Michael Moore
Michael Moore

Michael Moore, réalisateur de films documentaires chocs sur l'Amérique de George W. Bush, récidive avec un nouvelle charge consacrée cette fois au sytème de santé américain. Sicko (malade, détraqué, schizo) dénonce les carences de la couverture médicale aux Etats-Unis et les injustices dont sont victimes les malades s'ils ont le malheur d'être pauvres, donc de ne bénéficier d'aucune couverture médicale puisqu'il n'existe pas de régime général d'assurance maladie aux Etats-Unis. Révolté par les quelque 47 millions de citoyens américains trop pauvres pour se payer une ruineuse assurance santé, auquels s'ajoutent des millions d'autres bénéficiaires d'une mutuelle mais se heurtant systématiquement aux lourdeurs administratives du système lorsqu'ils en ont besoin, Michael Moore a mené l'enquête.

Le cinéaste a choisi de suivre les cas de quelques personnes atteintes d'un grave problème de santé, notamment de plusieurs secouristes bénévoles dont les poumons ont été atteints lors des attentats du World Trade Center de septembre 2001. Il relate leur drame, à savoir l'impossibilité de se faire soigner et les ennuis qui s'ensuivent, comme par exemple pour certains le fait de se retrouver quasiment à la rue, où chacun peut mourrir dans l'indifférence générale. Principales cibles de Michael Moore : les laboratoires pharmaceutiques, les milieux hospitaliers, les compagnies privées d'assurance maladie qui pensent plus à réaliser des bénéfices qu'à procurer aux citoyens malades des soins médicaux pourtant vitaux. Selon lui 18.000 morts sont imputable chaque année à cette logique du profit aux dépens des malades. Et, aux manettes de ces entreprises âpres aux gains, les habituels politiciens et affairistes qui empêchent depuis toujours l'instauration d'un service général de sécurité sociale tel qu'il existe par exemple au Canada ou en France. (Sécurité sociale française que la très décomplexée droite sarkozyste au pouvoir tente d'ailleurs actuellement à son tour d'américaniser et de détruire en partie sous divers faux prétextes économiques et politiques — voir l'instauration entre autres des fameuses "franchises" médicales — afin de mettre en place elle aussi un système d'assurances privées).
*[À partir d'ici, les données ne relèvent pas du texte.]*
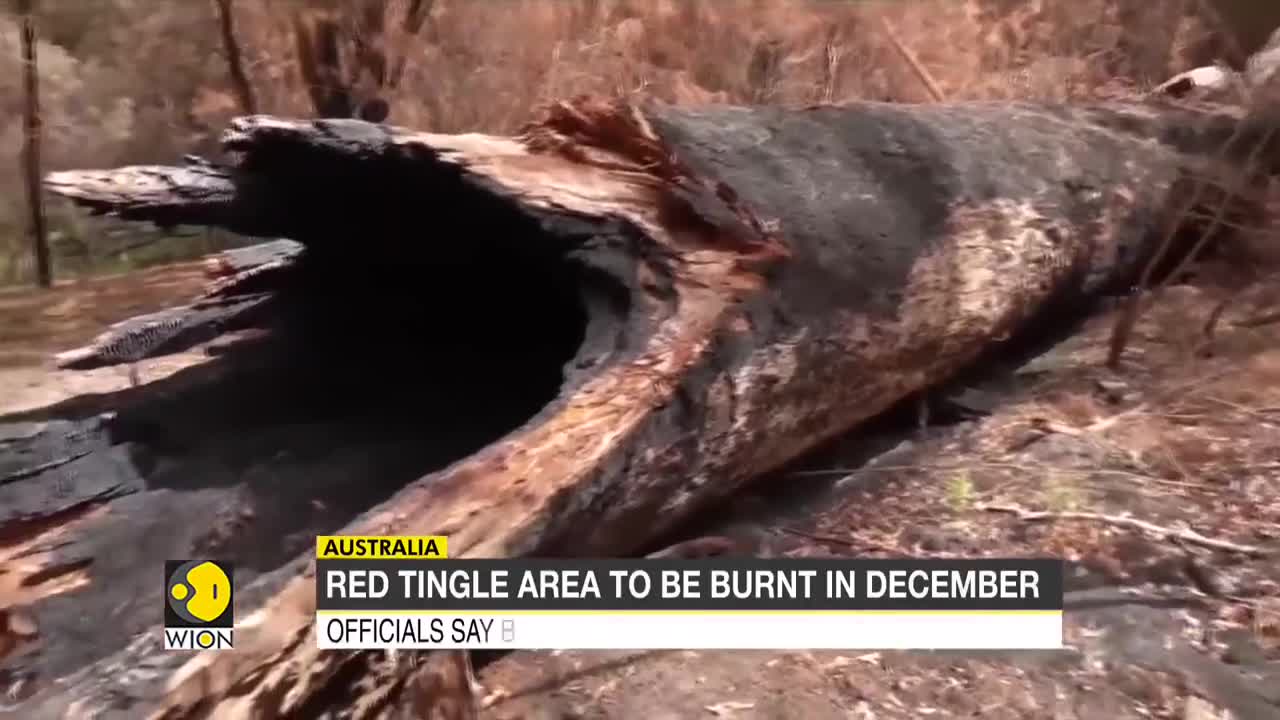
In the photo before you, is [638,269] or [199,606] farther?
Result: [638,269]

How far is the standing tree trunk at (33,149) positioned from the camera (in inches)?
50.8

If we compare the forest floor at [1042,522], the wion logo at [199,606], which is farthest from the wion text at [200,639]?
the forest floor at [1042,522]

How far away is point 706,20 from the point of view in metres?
1.42

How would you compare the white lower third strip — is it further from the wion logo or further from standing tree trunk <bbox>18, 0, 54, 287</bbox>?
standing tree trunk <bbox>18, 0, 54, 287</bbox>

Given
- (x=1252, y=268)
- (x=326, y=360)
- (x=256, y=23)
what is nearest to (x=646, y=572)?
(x=326, y=360)

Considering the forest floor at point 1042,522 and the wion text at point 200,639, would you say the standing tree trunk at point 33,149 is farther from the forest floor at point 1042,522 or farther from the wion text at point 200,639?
the wion text at point 200,639

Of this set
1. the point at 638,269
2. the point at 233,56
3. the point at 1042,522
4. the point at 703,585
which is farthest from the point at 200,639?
the point at 1042,522

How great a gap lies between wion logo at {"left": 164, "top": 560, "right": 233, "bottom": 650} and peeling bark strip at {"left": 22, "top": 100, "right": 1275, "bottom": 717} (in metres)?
0.02

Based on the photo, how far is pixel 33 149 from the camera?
1299 mm

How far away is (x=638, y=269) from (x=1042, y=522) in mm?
624

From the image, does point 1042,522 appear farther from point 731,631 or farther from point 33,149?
point 33,149

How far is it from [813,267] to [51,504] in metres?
0.97

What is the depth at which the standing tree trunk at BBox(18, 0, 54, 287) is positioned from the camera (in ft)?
4.24

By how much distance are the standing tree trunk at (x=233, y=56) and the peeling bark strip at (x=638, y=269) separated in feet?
0.35
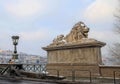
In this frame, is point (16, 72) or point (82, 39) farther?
point (16, 72)

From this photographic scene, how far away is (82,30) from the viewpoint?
2569cm

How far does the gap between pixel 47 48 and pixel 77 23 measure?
4.33 m

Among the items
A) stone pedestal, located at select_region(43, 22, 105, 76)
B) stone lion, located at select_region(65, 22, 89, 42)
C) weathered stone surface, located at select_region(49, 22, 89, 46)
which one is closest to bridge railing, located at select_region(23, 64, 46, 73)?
stone pedestal, located at select_region(43, 22, 105, 76)

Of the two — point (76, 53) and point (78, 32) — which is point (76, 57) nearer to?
point (76, 53)

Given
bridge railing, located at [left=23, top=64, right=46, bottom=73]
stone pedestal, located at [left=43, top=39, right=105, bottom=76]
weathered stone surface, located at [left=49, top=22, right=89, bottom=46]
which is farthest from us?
bridge railing, located at [left=23, top=64, right=46, bottom=73]

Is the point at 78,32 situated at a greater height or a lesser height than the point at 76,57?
greater

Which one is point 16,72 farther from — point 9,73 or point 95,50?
point 95,50

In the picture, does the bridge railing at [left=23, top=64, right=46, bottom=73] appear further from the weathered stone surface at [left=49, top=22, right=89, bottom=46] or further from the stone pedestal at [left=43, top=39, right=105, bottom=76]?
the weathered stone surface at [left=49, top=22, right=89, bottom=46]

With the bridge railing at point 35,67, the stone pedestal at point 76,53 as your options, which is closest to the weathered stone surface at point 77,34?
the stone pedestal at point 76,53

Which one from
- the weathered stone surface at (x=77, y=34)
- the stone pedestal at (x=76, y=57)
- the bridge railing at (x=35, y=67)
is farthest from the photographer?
the bridge railing at (x=35, y=67)

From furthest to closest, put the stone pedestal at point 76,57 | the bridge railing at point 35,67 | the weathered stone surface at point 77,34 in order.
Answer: the bridge railing at point 35,67
the weathered stone surface at point 77,34
the stone pedestal at point 76,57

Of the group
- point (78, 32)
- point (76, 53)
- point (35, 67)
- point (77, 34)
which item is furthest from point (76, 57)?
point (35, 67)

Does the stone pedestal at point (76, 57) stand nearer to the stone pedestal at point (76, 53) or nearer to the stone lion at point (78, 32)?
the stone pedestal at point (76, 53)

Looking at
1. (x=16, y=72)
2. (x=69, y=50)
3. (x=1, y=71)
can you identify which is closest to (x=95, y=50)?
(x=69, y=50)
Entre diverses provocations et effets chocs ou hilarants comme celui du patient recousant lui-même sa plaie, celui qui est sommé de choisir quel doigt il faut recoudre car il n'a pas assez d'argent pour faire recoudre ses deux doigts coupés, ou la virée à Cuba montrant que les malades pauvres, mêmes américains, y sont mieux soignés qu'aux Etats-Unis — ce qui a valu au cinéaste de sérieux problèmes avec l'administration américaine pour violation de l'embargo contre Cuba --, Michael Moore n'hésite pas à se mettre en scène et à faire intervenir George W. Bush ou Hillary Clinton.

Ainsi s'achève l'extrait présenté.